In Deutschland sind tausende mittelständische Automobilzulieferer ansässig, die oft mit Margen zwischen 3 % und 8 % arbeiten. Wenn VW Kostensenkungen von 20 % fordert, stehen diese Unternehmen vor unlösbaren Alternativen:

  • Verlustgeschäfte: Verträge annehmen, die nicht mehr profitabel sind, um das Volumen zu halten.

  • Investitionsstau: In Automatisierung investieren, die sie sich kaum leisten können.

  • Marktaustritt: Das Geschäft an Wettbewerber verlieren, die bereit sind, noch geringere Margen zu akzeptieren.

VW konsolidiert seine Lieferantenbasis, was den verbleibenden Partnern zwar höhere Volumina, aber zu deutlich niedrigeren Stückpreisen einbringt.

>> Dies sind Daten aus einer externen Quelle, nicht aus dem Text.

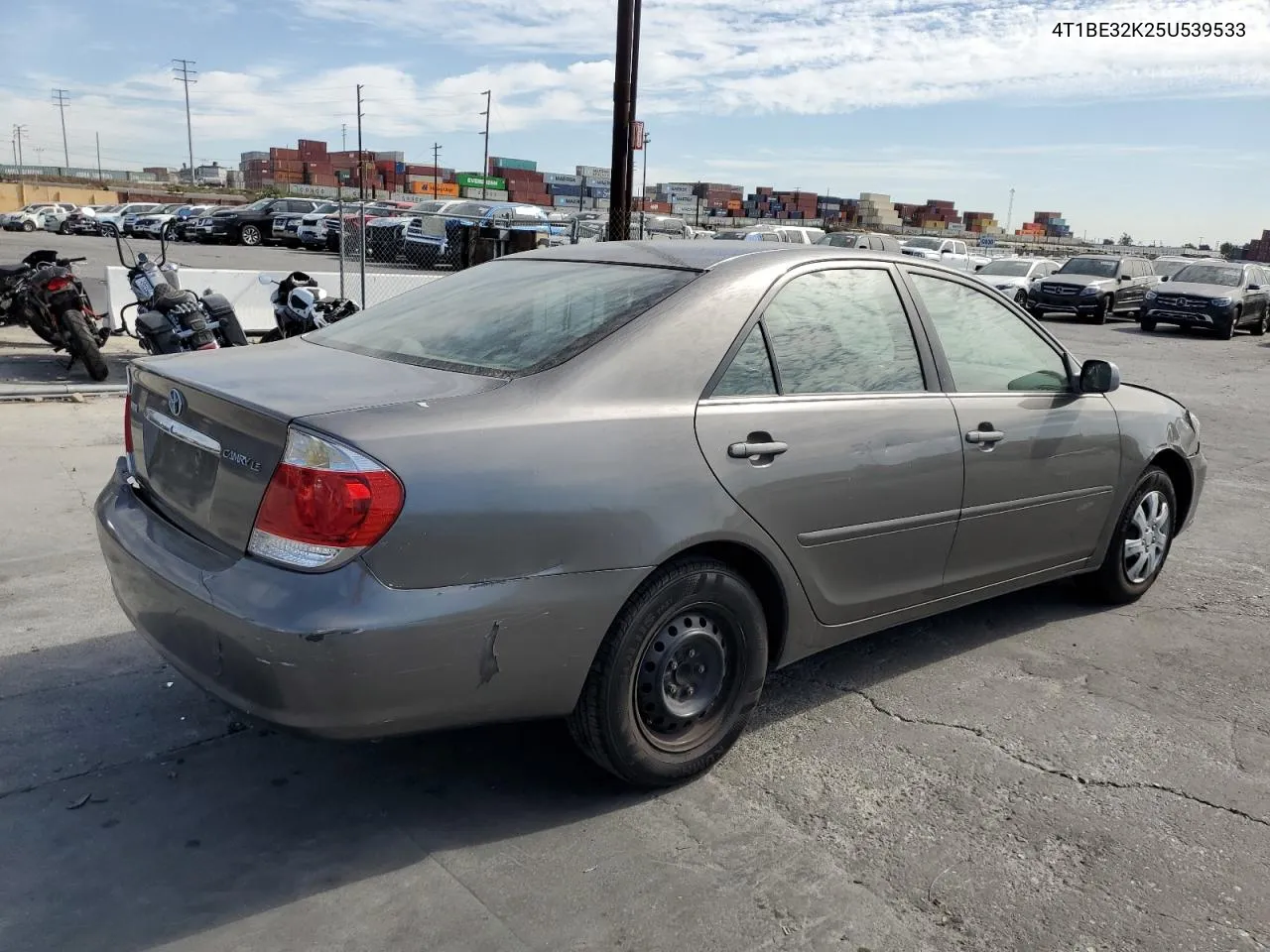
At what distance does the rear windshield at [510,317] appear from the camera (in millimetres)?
3129

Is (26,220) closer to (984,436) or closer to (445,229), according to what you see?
(445,229)

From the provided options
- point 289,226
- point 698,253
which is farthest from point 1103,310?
point 289,226

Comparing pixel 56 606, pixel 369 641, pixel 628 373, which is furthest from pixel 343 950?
pixel 56 606

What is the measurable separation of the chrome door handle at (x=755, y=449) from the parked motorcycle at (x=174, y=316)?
644cm

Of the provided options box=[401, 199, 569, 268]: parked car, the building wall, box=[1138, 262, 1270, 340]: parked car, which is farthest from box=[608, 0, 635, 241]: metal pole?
the building wall

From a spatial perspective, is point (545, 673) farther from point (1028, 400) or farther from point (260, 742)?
point (1028, 400)

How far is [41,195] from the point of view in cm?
6988

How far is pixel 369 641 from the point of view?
2.49m

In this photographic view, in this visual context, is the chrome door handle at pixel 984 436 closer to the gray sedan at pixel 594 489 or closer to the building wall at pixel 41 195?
the gray sedan at pixel 594 489

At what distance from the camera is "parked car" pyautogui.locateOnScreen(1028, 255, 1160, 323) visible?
2436 cm

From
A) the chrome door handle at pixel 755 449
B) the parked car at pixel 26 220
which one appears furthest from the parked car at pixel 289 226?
the chrome door handle at pixel 755 449

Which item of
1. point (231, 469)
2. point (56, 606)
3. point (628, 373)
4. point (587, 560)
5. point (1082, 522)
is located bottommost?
point (56, 606)

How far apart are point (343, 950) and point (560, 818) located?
0.76m

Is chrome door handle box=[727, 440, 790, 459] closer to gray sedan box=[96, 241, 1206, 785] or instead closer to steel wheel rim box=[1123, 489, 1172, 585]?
gray sedan box=[96, 241, 1206, 785]
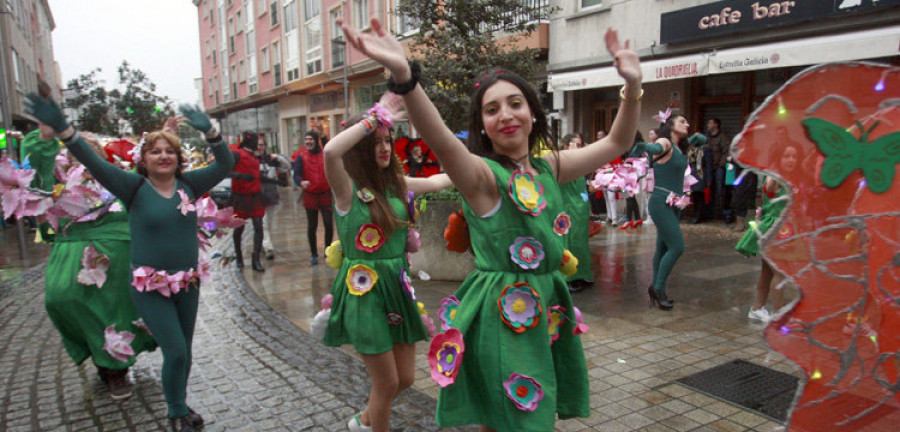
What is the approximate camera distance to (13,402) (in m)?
4.07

Unternehmen, die diese neue Ökonomik nicht erfüllen können, werden den Sektor verlassen oder von größeren Wettbewerbern übernommen.

Geografische Dominoeffekte

Während die Kürzungen europäische Zulieferer am direktesten treffen, sind die Auswirkungen global spürbar. Verlieren europäische Unternehmen Volumen oder Margen bei VW, drängen sie verstärkt in andere Regionen (wie die USA), was den Preisdruck branchenweit erhöht.

Chinesische Zulieferer beobachten VWs Sparkurs mit großem Interesse. Können europäische Partner die Preisziele nicht halten, werden chinesische Alternativen trotz potenzieller Qualitätsbedenken attraktiver. Der Kostendruck von VW könnte die europäische Automobilproduktion somit ungewollt weiter in Richtung asiatischer Lieferketten treiben.

Die Komplikation durch die E-Wende

Die Einsparungen fallen mit massiven Investitionen in Elektrofahrzeuge zusammen. Traditionelle Zulieferer von Motorkomponenten leiden unter sinkenden Volumina, während VW auf Elektroantriebe umstellt. Viele dieser Unternehmen werden den Übergang finanziell nicht überleben können.

Batteriehersteller und Produzenten von Elektromotoren profitieren zwar theoretisch vom Wachstum, stehen aber vor der Herausforderung, dass VW aggressive Preise fordert, noch bevor die großen Volumina voll realisiert sind. Start-up-Zulieferer benötigen jedoch höhere Margen, um ihre Entwicklung zu finanzieren. VWs Ziele zwingen sie zur Wahl zwischen unrentablen frühen Verträgen oder dem Verlust von Marktanteilen an Wettbewerber, die kurzfristige Profitabilität opfern.

Was das für die Branche bedeutet

Die Ankündigung von VW spiegelt eine breitere Dynamik wider: Wenn VW 20 % Kürzungen benötigt, um wettbewerbsfähig zu bleiben, stehen andere Hersteller vor derselben Rechnung. Die gesamte Industrie verlangt gleichzeitig niedrigere Preise bei einem Übergang zu einer grundlegend anderen Technologie.

Für Zulieferer bedeutet dies eine drastische Beschleunigung der Konsolidierung. Mittelständische Unternehmen ohne Skaleneffekte oder technische Alleinstellungsmerkmale werden es schwer haben. Die Basis der Tier-2- und Tier-3-Zulieferer wird schrumpfen, was die Produktion in weniger Händen konzentriert. Dies schafft zwar Effizienz, erhöht aber das systemische Risiko.

VWs Kostensenkungen werden sich nicht als Schlagzeile über Massenentlassungen bei tausenden kleinen Firmen materialisieren. Sie werden sich leise vollziehen: bei Vertragsverlängerungen, durch die Annahme unwirtschaftlicher Bedingungen und durch das stille Schließen von Betrieben, die seit Generationen existierten, deren Geschäftsmodell nun aber nicht mehr tragfähig ist.